### Page excerpt
******

# What type of grapes are Sun Maid raisins?



## suprasteve (Nov 30, 2008)

The local supermarket had a buy one get one sale on raisins so I picked up a few boxes, like 6lbs or so. I figure I'll eat some




and the rest I'll throw in various wine projects. I don't know what kind of grape is used in the regular ol' red box of sun maid raisins but I'm sure it's not a common wine grape. All the boxes say is 'california seedless raisins'. So I guess my question is what styles of wine would benefit from them (like a cabernet?) and would they complement most of the fuller fruit wines? Thanks!


----------



## dfwwino (Nov 30, 2008)

The Sun-Maid girl in the red bonnet is holding a bucket of Thompson grapes.


----------



## NorthernWinos (Nov 30, 2008)

Some boxes/bags are darker raisins and some are lighter, says Golden Raisins...

Might be just the way they are processed.


----------



## Wade E (Nov 30, 2008)

I would notadd these to anything over a 10 liter kit as you will most likely being taking the quality down instead. They will give a weaker wine a little more body.


----------



## TankCa (Nov 30, 2008)

They are driedThompson Seedless Grapes. Both dark and golden raisinscome from the same white grape, golden are dried with SO2 to preserve the color and dark are dried naturally. 


While not a vinifera wine grape they do make a lot of white jug wine from this grape, much of the Chablis from California is actually Thompson Seedless.


I grew up in Fresno, Ca. which is about 15 miles from the Raisin Capital of the World, Selma, California.According to their website 93% of the worlds raisins come from this area.


http://www.cityofselma.com/chamber/facts.htmhttp://www.cityofselma.com/*Edited by: TankCa *


----------



## suprasteve (Nov 30, 2008)

thanks for the replies, looked up thompsons and as you have said, word is the flavors are not very complex and hence not necessarily the best wine grapes, but are occasionally used. I will probably use these for adding flavor to, say, strawberry or persimmon wine or something (unless that's a bad idea?), or just eat em! Thanks again!


----------



## Wade E (Nov 30, 2008)

I would not use them to add flavor, just to add body that fruit wines are usually lacking in.


----------

******

### Stored data

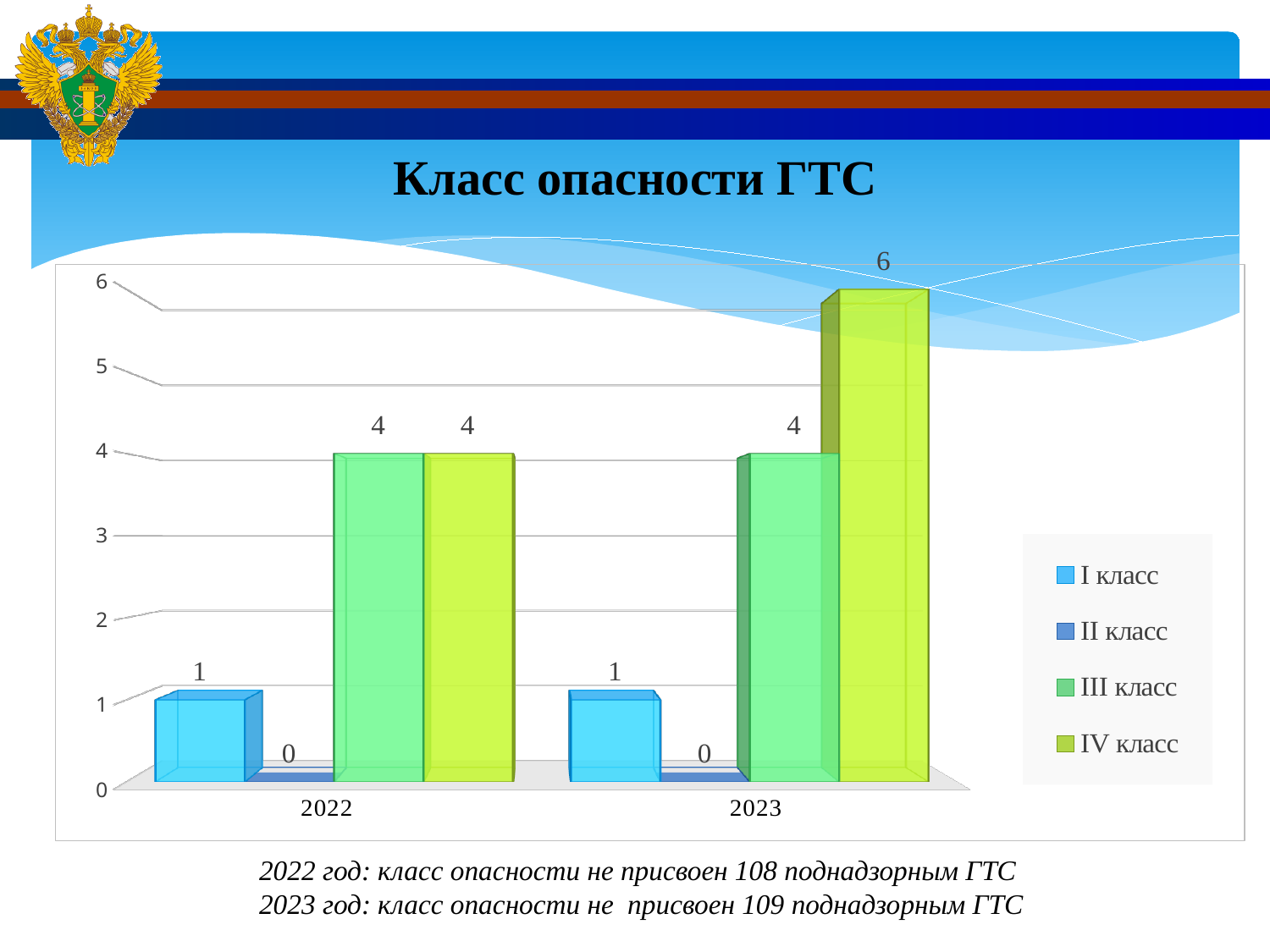
What is the value for III класс in 2022? 4 Which is larger: the value for III класс in 2023 or the value for I класс in 2023? III класс in 2023 Which series has the lowest value in 2022? II класс What kind of chart is shown on the slide? Bar chart What is the title of the chart? Класс опасности ГТС What is the value for II класс in 2022? 0 How many series does the legend list? 4 What is the value for I класс in 2023? 1 Which series has the highest value in 2023? IV класс What is the difference between the IV класс values for 2023 and 2022? 2 How many categories are shown on the x axis? 2 What is the value for IV класс in 2023? 6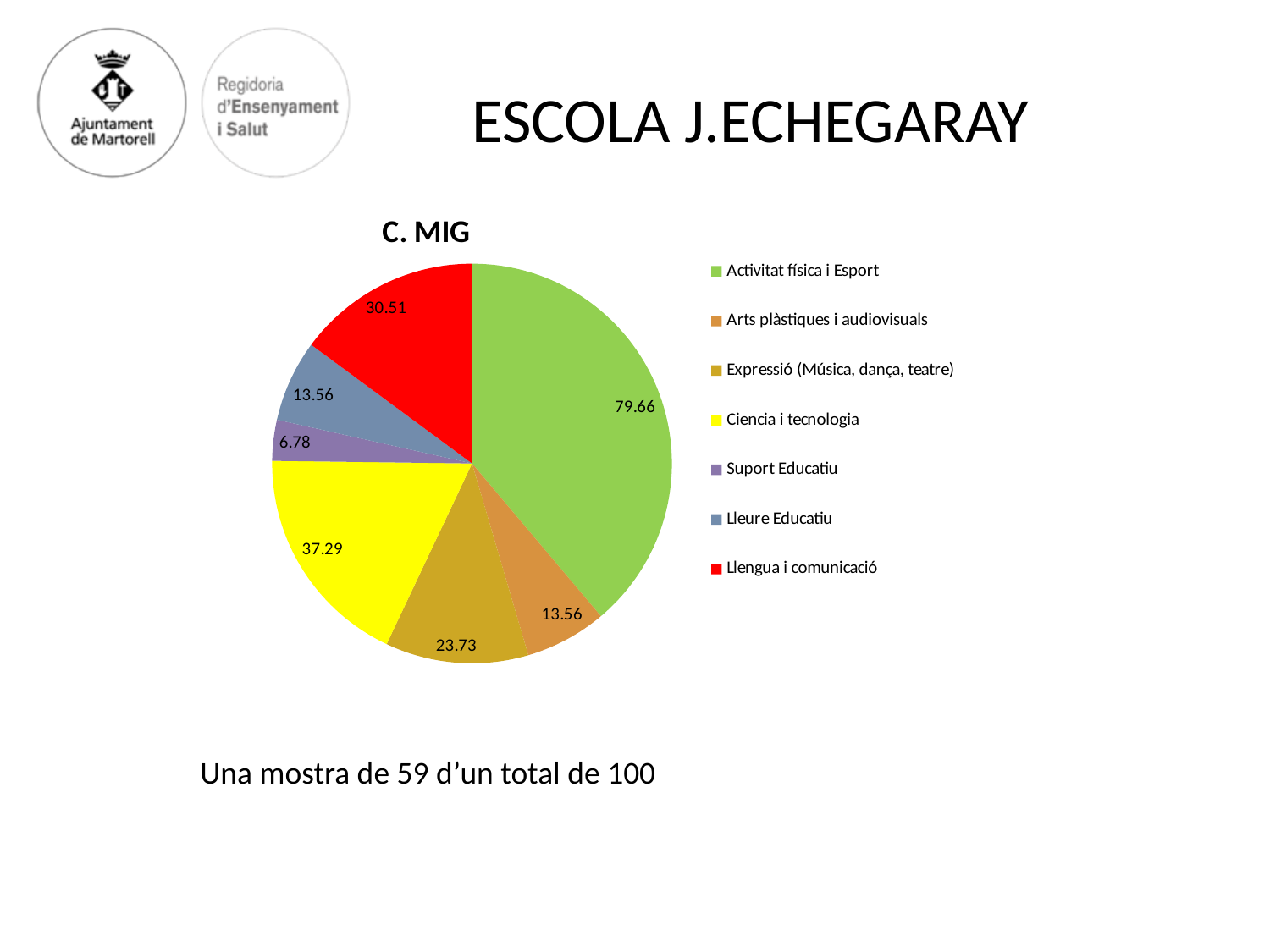
What is the value shown for Expressió (Música, dança, teatre)? 23.73 Which category has the largest slice of the pie? Activitat física i Esport What is the value shown for Ciencia i tecnologia? 37.29 What is the value shown for Llengua i comunicació? 30.51 What is the title of the chart? C. MIG How many categories does the legend of the chart list? 7 Which category has the smallest slice of the pie? Suport Educatiu What is the difference between the values for Activitat física i Esport and Ciencia i tecnologia? 42.37 Which is larger, the value for Llengua i comunicació or the value for Expressió (Música, dança, teatre)? Llengua i comunicació What is the value shown for Activitat física i Esport? 79.66 What kind of chart is shown on the slide? pie chart What is the value shown for Suport Educatiu? 6.78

******

### Exercise tasks
1: Answer these about the forum thread on Sun-Maid raisins:
(a) What words are printed on the raisin boxes, according to the first post?
(b) What is the Sun-Maid girl in the red bonnet holding?
(c) In the final post, what does the writer say raisins should be used to add to fruit wines?
2: Quote the forum thread on Sun-Maid raisins, starting at "I grew up in" and ending at "from this area.".
The listing above comes from a separate source.

### Solved problems
1:
(a) 'california seedless raisins'
(b) A bucket of Thompson grapes.
(c) Body, which fruit wines are usually lacking in.

2:
I grew up in Fresno, Ca. which is about 15 miles from the Raisin Capital of the World, Selma, California.According to their website 93% of the worlds raisins come from this area.